Directeur de cabinet du capitaine Amadou Haya Sanogo, Président du Comité national pour le redressement de la démocratie et la restauration de l’État (CNRDRE); ministre de l’Administration territoriale et de la Décentralisation dans le gouvernement Cheick Modibo Diarra 2 formé le 20 août 2012 ; nommé Général de brigade le 14 août 2013 par le président Dioncounda Traoré ; directeur général de l’Ecole de maintien de la paix Alioune Blondin BEYE, jusqu’à sa démission de l’armée le 3 décembre 2017, aujourd’hui sans occupation, l’homme est devenu un crieur public et un piètre politicien qui mêle sa haine personnelle et les intérêts de la nation.
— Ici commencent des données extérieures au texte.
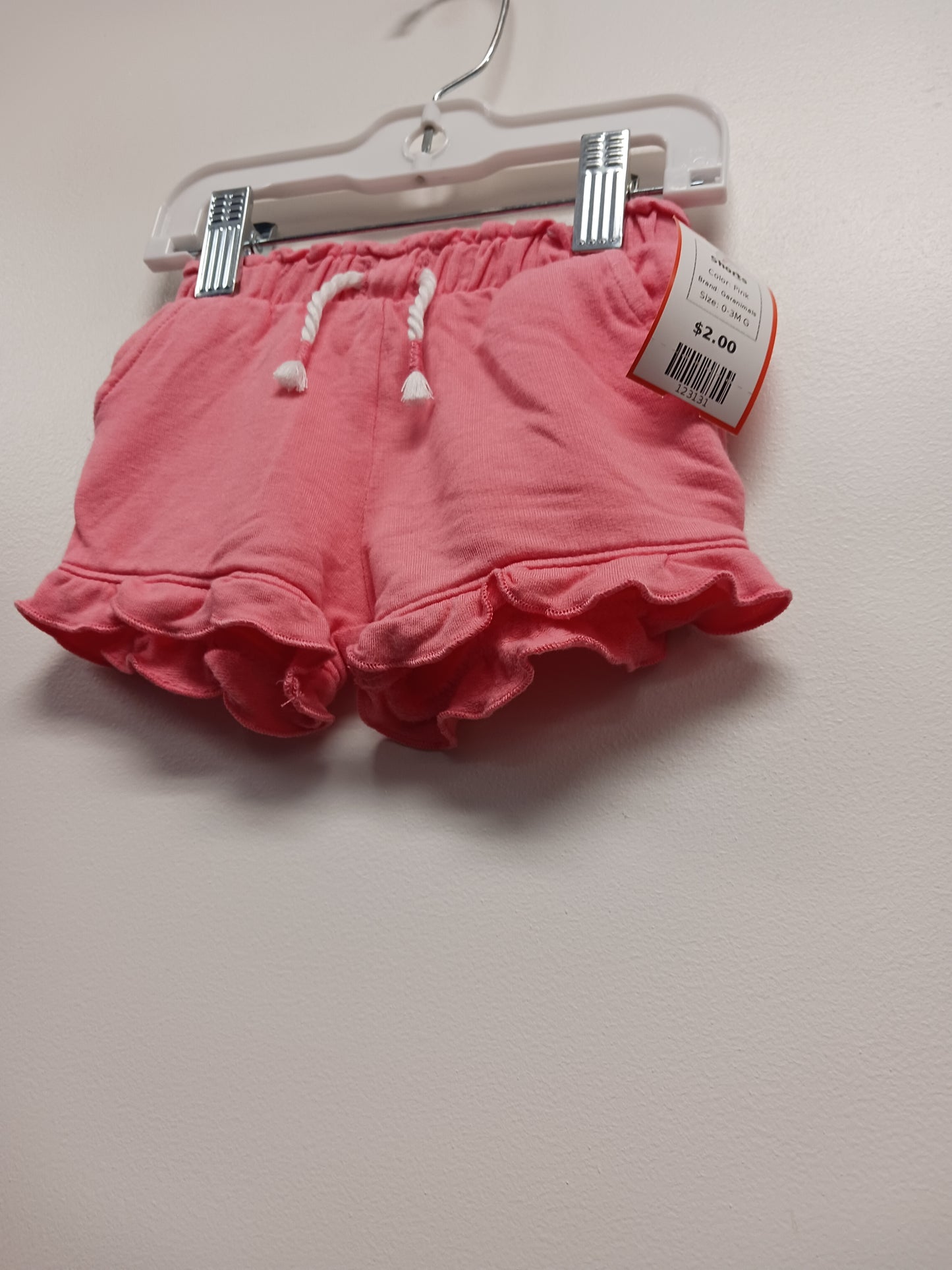Pink Garanimals Shorts, 0-3M G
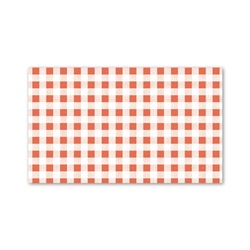 Papír nepromastitelný na snack - motiv červené káro, 42 x 25 cm, 500 ks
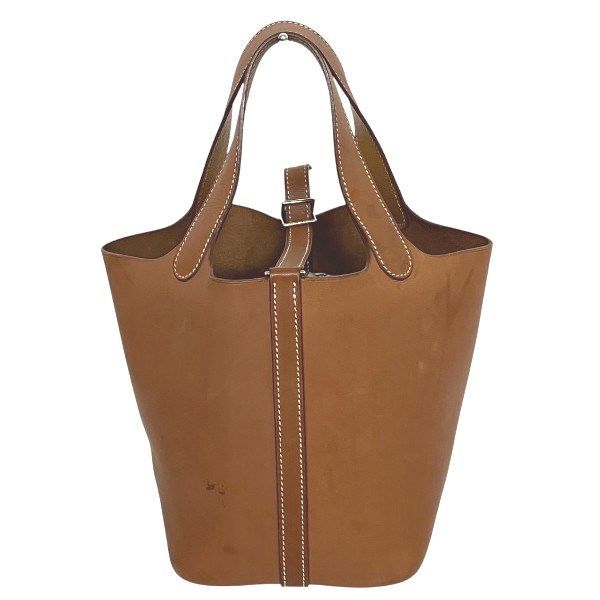 Hermes Picotan Lock PM Brown Bag Tote Bag Handbag Ladies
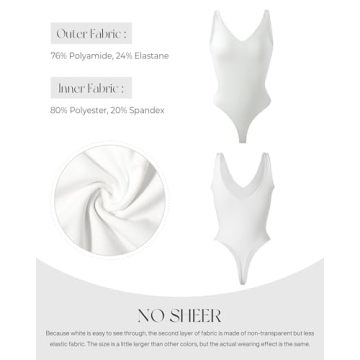 SUUKSESS Women's V Neck Backless Bodysuit - Perfect for Any Occasion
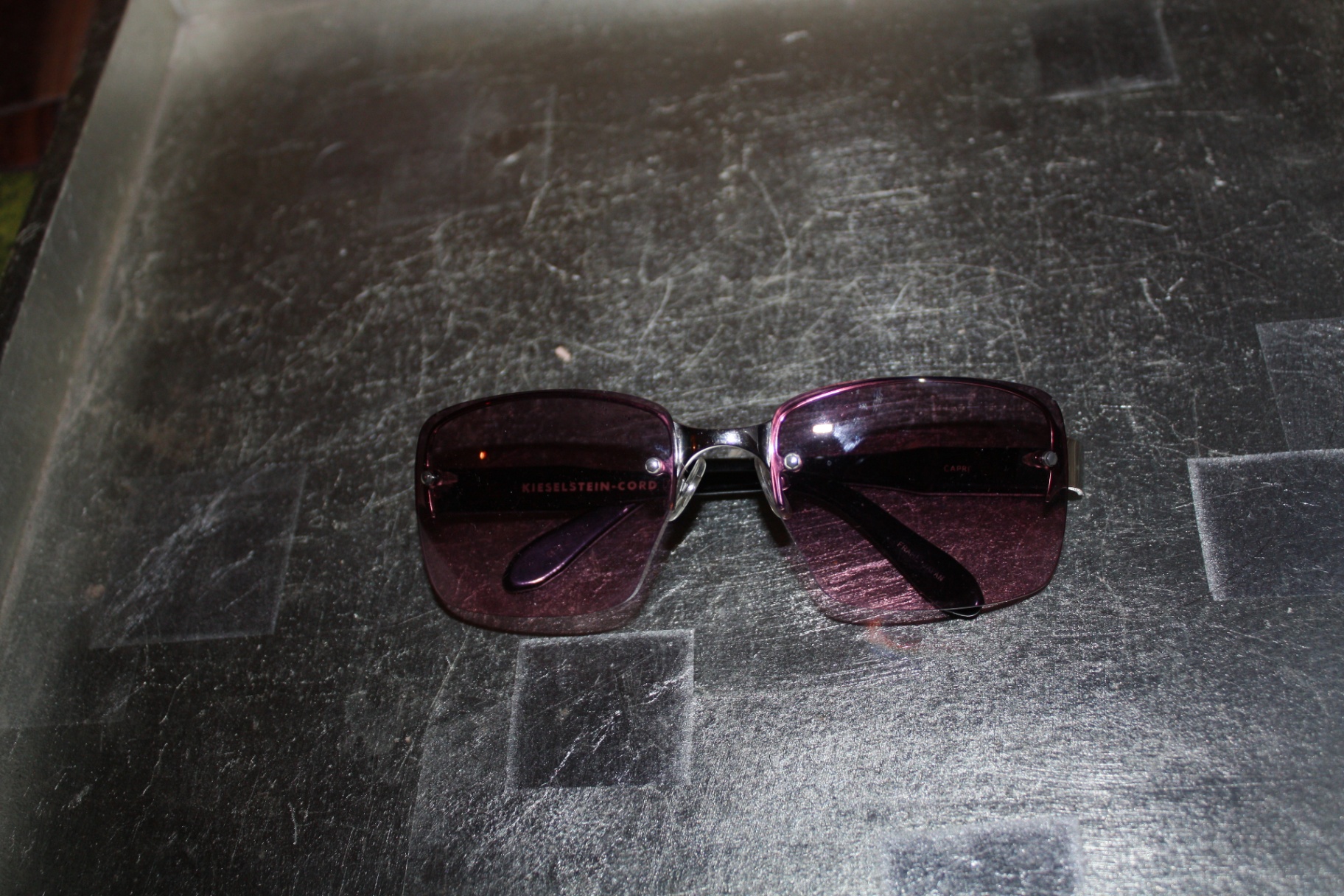 Vintage Kieselstein Cord designer rimless "CAPRI" style sunglasses - image 3 of 5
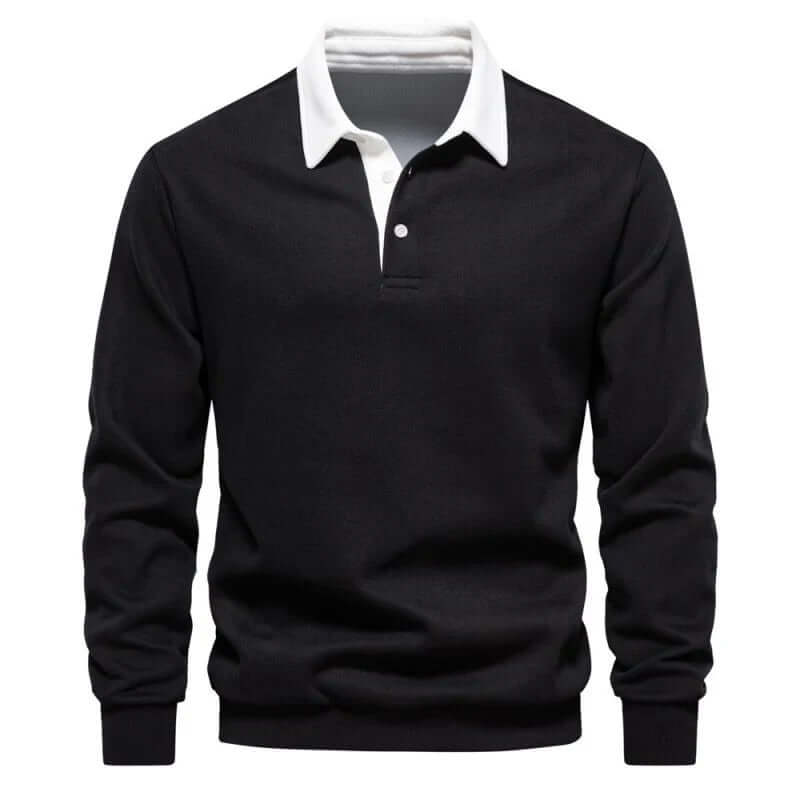 Langarm-Poloshirt für Herren - Premium Qualität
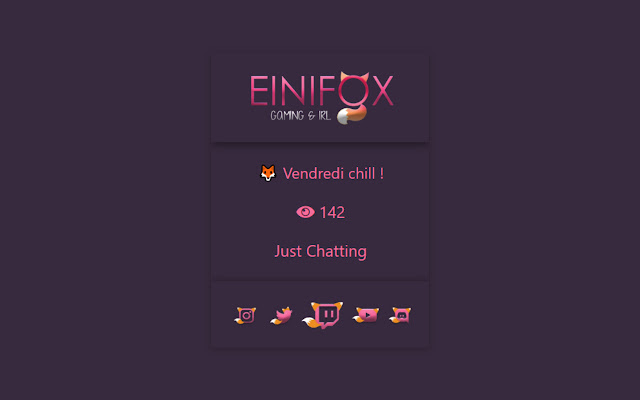 EinifoxLive  from Chrome web store to be run with OffiDocs Chromium online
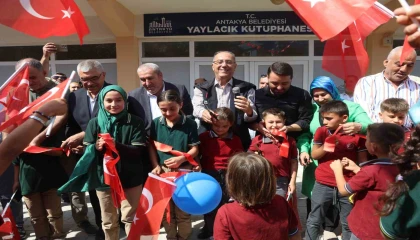 Antakya Belediyesi, Yaylacık Mahallesinde açtığı kütüphaneyle çocukları kitapla buluşturdu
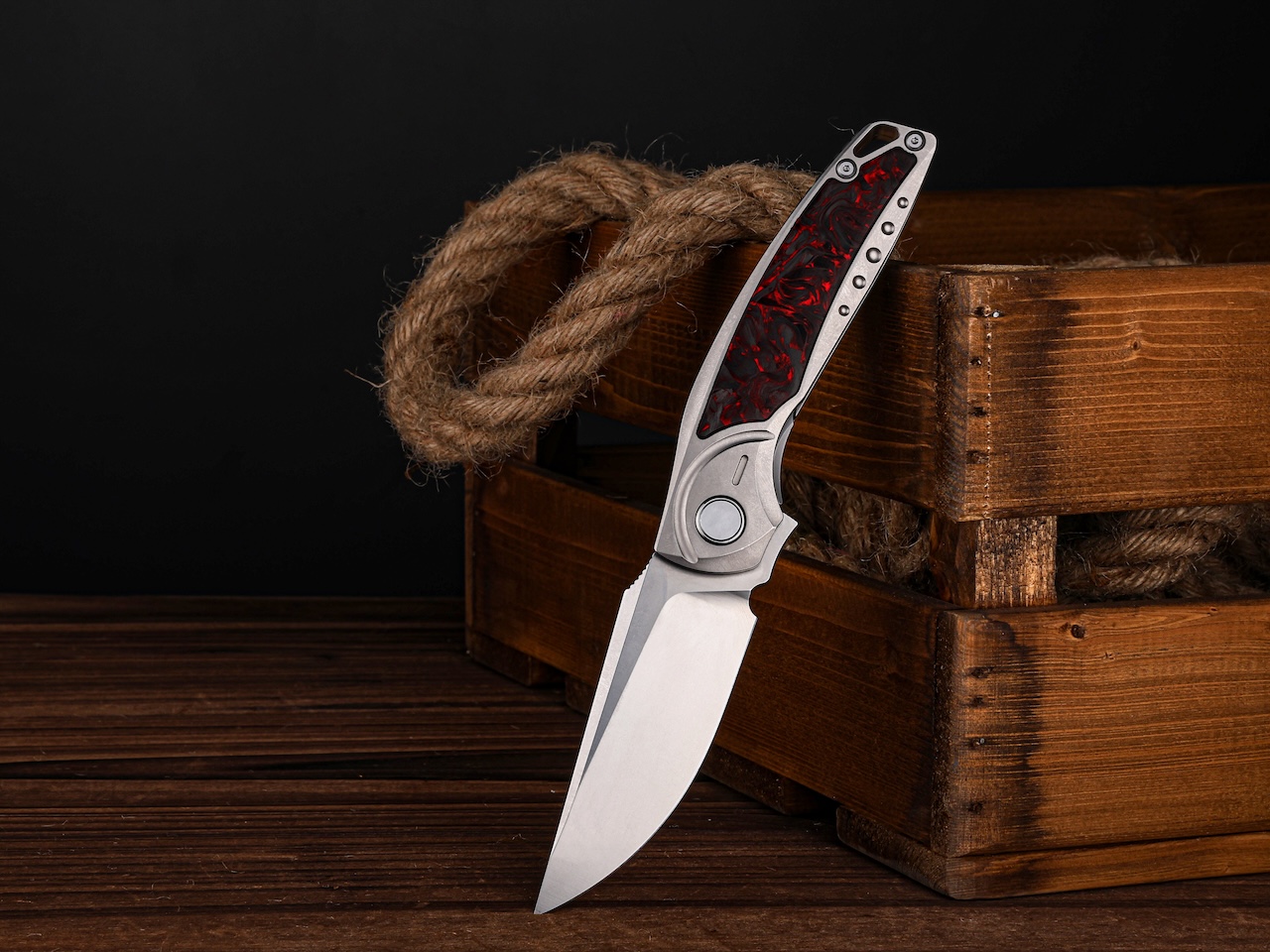 GraphiX Ti Carbon Folding Knife M390 D2 Blade Knife Review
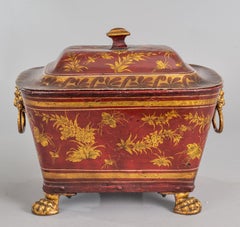 Victorian Lacquered Toleware Coal Bucket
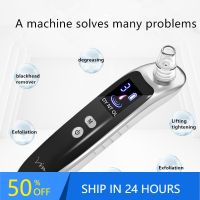 Blackhead Remover Vacuum Face Nose Acne Black Dot Pimple Cleaner Pore Machine With 6 Head Skin Care Tools USB Charging 20#55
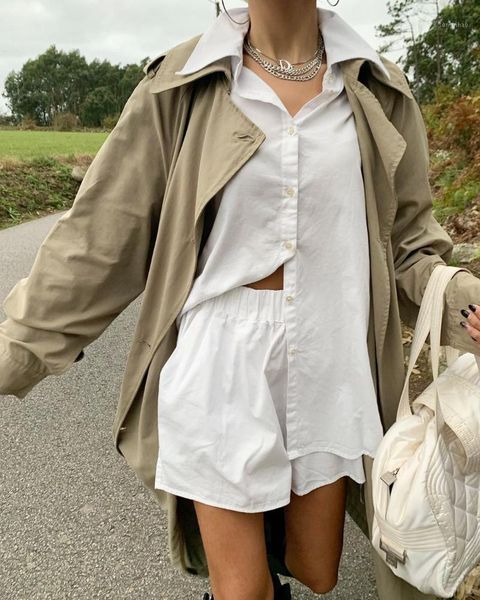 women's tracksuits tracksuit 2021 2pcs women summer solid color long sleeves single-breasted shirt + elastic waist shorts for girls blu, Gray
women's tracksuits tracksuit 2021 2pcs women summer solid color long sleeves single-breasted shirt + elastic waist shorts for girls blu, Gray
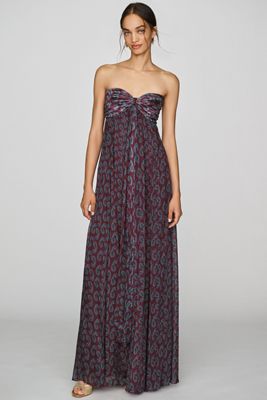 Rococo Sand Ruched Draped Maxi Dress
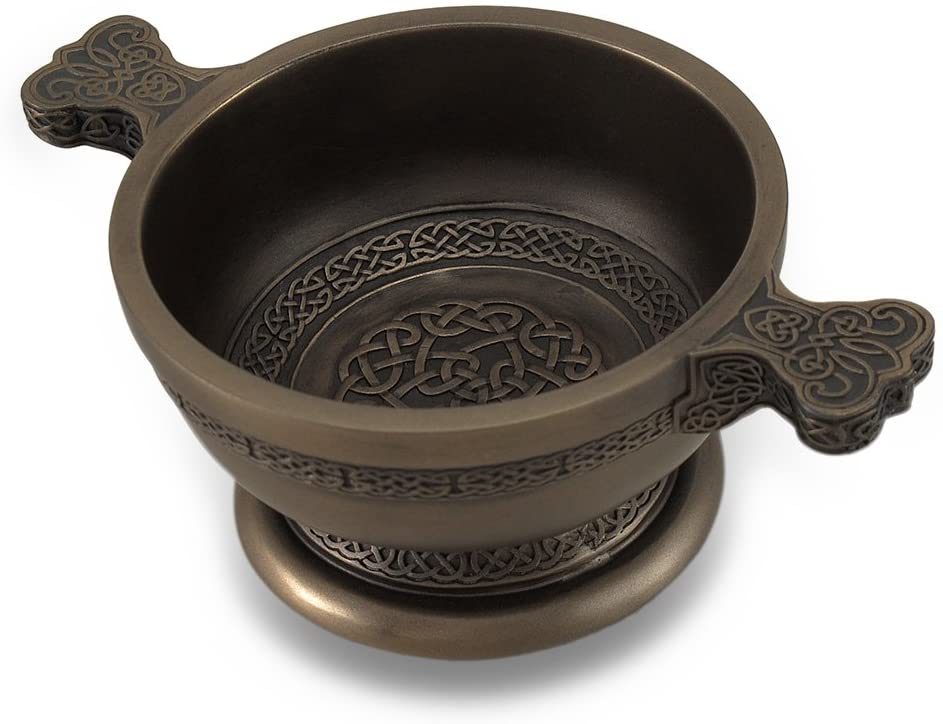 Quaich With Celtic Pattern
Il reste évident que si, après tout ce parcours au sommet de l’Etat, l’homme souffre d’occupation au point de tomber si bas…c’est qu’il n’a aucune compétence avérée, encore moins des perspectives heureuses. Dans une telle situation, et eu égard aux conséquences qui pourraient résulter de ses multiples appels à l’insurrection, il faudrait que la rigueur de la loi s’exprime. A défaut, qu’on lui jette ses os pour que la paix revienne dans le monde.